Armed with hope, Faridkot farmer cycles 400 km to reach Tikri border with a poem of ‘Pash’
Armed with hope and a revolutionary poem by noted Punjabi poet ‘Pash’, a farmer cycled nearly 400 km from Faridkot to the Tikri border here to join the massive protest by peasants against the new farm laws.
Armed with hope and a revolutionary poem by noted Punjabi poet ‘Pash’, a farmer cycled nearly 400 km from Fardikot to the Tikri border here to join the massive protest by peasants against the new farm laws. Wearing a kurta-pyjama with a sleeveless warm jacket and sporting a bright green turban, Pal Sandhu, a resident of Rameana village in Faridkot district of Punjab, on Monday listened intently to the speeches made by farmer leaders at the protest site near the Delhi-Haryana border.
His cycle, a new model decked up with cardboards displaying the poem ‘Sab Ton Khatarnak’ (the most dangerous ) in Punjabi by Avtar Singh Sandhu or ‘Pash’ as the revolutionary was famously known, attracted the attention of protesters and passers-by, many of whom took pictures with him. “I felt restless back home,” the 45-year-old said.
“I could not control myself after knowing about the condition of my fellow farmers who are braving the chilling winter and so many difficulties for a common goal. My brother had come a few days ago in a tractor-trolley, which is parked at the Tikri border protest site. I decided to leave too and rode till here on a bicycle,” Sandhu told PTI.
The Faridkot farmer said he had started from his home on December 19 at 8 AM and rode till 6:30 PM that day before resting.
“The next day, I started early at 6 AM from mid-way, and then reached Tikri Border protest site at around 6:30 PM yesterday. When one is pumped up with a spirit of shared struggle, tiredness doesn’t come. We are farmers, hardship is our life,” he said.
Asked how he managed to get food for two days to sustain his long journey, Sandhu, who has a wife and son back home, said, “sab Guru ki Kripa se ho Gaya (it was managed with the blessings of the Guru)”.
“On the way, people saw the Bharat Kisan Union flag planted on my cycle and they gave me food and hot water. Many more people are traveling every day to join the protests at Tikri and Singhu borders. There is a feeling of solidarity among people right now,” he said.
Reading aloud the revolutionary poem by ‘Pash’ to those gathered around him, he explained why he chose to carry placards with its verses written on them.
“Pash was a visionary and raised his voice against oppression and injustice. Today, if we sit at home and not become part of this movement, then we are ‘living dead’… as the poet had said, ‘Murda Shanti se bahar Jana’. We are all here because we farmers don’t want our dreams to become nightmares”.
‘Sab Ton Khatarnak’, one of the most iconic works of contemporary poetry with trenchant words, has become a slogan of resistance at many protests. Poems by ‘Pash’ are often carried on placards and banners in protest rallies across the country.

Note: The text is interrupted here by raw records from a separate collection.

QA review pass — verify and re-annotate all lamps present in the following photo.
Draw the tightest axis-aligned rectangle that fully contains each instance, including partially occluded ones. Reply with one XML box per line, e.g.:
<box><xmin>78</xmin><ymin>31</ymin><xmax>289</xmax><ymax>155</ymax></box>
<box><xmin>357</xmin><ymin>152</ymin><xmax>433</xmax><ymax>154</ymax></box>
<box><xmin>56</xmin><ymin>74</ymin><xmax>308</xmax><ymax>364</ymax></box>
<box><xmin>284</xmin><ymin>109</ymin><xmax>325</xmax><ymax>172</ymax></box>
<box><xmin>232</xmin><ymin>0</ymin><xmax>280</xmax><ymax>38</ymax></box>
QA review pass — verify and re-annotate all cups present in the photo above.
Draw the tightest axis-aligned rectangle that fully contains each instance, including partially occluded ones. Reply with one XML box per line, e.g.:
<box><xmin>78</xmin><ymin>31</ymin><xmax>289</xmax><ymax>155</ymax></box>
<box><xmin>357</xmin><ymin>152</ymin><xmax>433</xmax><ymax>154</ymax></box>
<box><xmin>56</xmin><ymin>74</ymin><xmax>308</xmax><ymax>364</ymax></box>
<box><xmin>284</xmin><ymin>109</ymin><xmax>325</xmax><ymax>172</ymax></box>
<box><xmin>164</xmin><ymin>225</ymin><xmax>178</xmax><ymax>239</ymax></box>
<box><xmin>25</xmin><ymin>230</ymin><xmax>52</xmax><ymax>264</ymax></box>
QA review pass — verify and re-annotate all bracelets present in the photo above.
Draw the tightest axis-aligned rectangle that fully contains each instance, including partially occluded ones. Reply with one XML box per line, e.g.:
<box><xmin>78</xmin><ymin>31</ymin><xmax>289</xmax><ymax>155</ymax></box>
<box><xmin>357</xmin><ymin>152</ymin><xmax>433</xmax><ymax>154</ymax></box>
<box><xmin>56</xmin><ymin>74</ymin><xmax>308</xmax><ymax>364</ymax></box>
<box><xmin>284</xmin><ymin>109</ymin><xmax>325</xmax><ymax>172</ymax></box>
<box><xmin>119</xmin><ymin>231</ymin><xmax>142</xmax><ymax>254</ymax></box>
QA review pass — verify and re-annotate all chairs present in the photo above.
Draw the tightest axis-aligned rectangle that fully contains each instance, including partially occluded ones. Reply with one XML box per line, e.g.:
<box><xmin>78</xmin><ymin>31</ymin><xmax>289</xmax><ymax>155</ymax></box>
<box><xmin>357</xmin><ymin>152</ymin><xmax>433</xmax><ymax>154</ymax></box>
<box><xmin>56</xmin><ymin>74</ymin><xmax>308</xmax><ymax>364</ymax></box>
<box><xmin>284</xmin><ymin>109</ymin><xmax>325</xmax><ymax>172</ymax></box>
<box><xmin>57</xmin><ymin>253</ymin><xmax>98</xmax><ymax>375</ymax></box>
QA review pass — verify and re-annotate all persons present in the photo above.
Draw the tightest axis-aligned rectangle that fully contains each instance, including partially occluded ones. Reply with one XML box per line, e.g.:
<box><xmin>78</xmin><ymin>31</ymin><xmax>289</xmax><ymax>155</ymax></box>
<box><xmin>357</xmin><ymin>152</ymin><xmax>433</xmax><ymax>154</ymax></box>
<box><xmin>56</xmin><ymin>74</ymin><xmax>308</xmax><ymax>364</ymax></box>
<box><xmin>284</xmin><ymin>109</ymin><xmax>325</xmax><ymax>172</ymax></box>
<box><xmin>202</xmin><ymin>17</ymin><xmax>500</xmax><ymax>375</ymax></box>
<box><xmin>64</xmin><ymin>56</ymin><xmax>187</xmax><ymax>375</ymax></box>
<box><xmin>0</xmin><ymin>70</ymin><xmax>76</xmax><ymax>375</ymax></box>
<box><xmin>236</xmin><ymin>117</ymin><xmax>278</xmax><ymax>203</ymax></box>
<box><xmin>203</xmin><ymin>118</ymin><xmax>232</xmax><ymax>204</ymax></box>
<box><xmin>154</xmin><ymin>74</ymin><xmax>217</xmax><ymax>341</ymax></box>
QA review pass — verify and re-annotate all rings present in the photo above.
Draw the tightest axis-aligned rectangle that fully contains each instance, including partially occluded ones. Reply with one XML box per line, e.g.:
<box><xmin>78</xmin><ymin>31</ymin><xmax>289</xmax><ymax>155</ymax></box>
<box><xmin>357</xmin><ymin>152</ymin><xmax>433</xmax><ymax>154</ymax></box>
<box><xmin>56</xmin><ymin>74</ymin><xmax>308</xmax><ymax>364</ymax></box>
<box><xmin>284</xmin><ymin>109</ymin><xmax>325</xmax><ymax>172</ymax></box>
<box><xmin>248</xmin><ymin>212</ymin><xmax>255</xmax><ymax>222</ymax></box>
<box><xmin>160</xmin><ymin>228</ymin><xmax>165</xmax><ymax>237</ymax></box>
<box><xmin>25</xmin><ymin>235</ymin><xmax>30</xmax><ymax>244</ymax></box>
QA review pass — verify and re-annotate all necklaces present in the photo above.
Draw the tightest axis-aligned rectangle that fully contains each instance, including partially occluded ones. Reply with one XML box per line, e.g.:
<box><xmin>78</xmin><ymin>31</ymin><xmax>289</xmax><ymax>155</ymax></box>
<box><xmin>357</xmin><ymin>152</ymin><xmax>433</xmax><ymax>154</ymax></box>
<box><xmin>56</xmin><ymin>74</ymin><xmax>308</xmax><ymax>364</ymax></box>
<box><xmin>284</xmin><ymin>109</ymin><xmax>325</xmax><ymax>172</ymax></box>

At the Tikri border area, Monday was yet another day of protest since the agitation began on November 26. Delhi police and paramilitary personnel kept a strict vigil as farmer leaders vociferously reiterated their demand of repealing of all three new farm laws, alleging that they were enacted to benefit big corporate companies.
Amid the milling crowd, many youths carried posters bearing images of freedom fighter Bhagat Singh and chanted the Sikhism slogan ‘Jo Bole So Nihal, Sat Sri Akal’ to enthuse protesters in the biting Delhi cold.

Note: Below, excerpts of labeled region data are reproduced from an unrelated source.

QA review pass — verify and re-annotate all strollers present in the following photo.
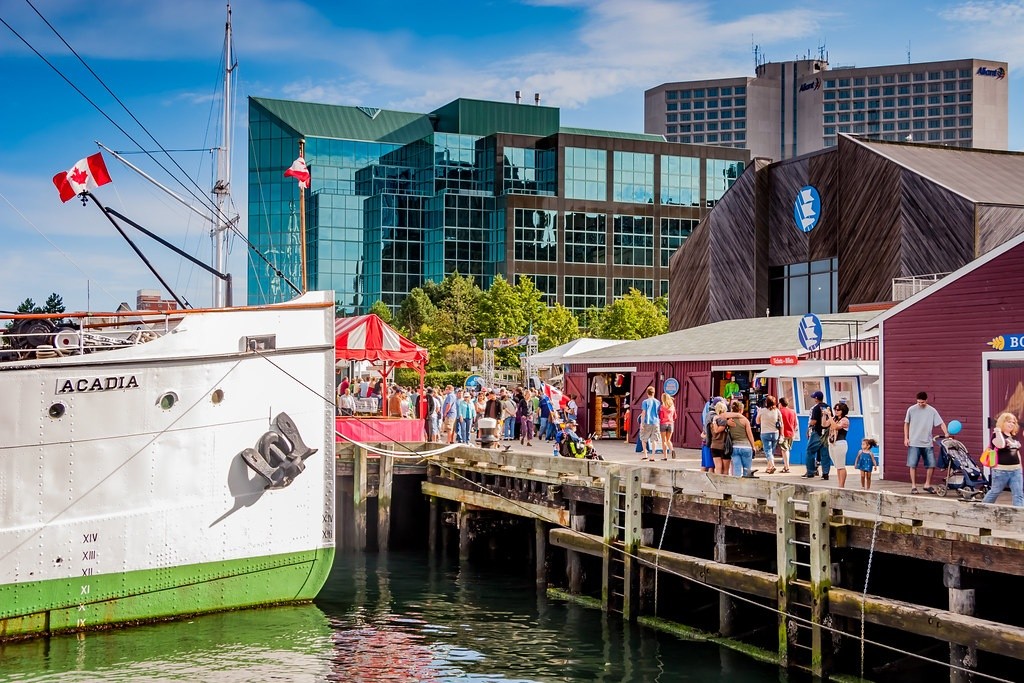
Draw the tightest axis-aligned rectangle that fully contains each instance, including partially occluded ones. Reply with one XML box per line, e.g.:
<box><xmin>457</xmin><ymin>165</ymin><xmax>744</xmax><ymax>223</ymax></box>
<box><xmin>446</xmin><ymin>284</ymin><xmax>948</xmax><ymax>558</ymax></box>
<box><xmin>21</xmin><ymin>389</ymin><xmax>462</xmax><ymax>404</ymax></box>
<box><xmin>933</xmin><ymin>435</ymin><xmax>992</xmax><ymax>502</ymax></box>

Mangat Singh, 72, another farmer from Punjab who has been camping at the Delhi border since the beginning of the agitation, said, “Farmers are not mute crops who can be cut at will. We know the struggles of our forefathers and leaders in the past, and we are ready for the long haul”.
On Monday, a group of old women from Haryana, wearing a saffron cloth over their dresses and sporting badges bearing the image of Bhagat Singh, walked around the protest site at the Tikri border to show solidarity with the farmers.
“They are all wearing ‘kesari’ (saffron) because they treat their children as revolutionaries, and themselves as mothers of Bhagat Singh. Women joining the protest has taken this agitation to another level,” Sandhu said.
Baldev Kaur, Sarabjit Kaur and Sadbir Kaur, all in their 60s, who have come from Sirsa district in Haryana, interacted with the other protesters and raised pro-farmer and anti-government slogans.
“We are about 40-50 women who came together from Sirsa yesterday… ‘Hum haq leke jawangi yehan se’ (we will go only after claiming our rights), and the new farm laws have to go,” said Sarabjit Kaur.
Sandhu ruled that a section of people are trying to “delegitimize our movement”, and branded the protesting farmers as “terrorists”. He then held the hands of a fellow farmer and said, “See these hands, dry and rough, are these the hands of a terrorist? These are the hands of a hard-working farmer”.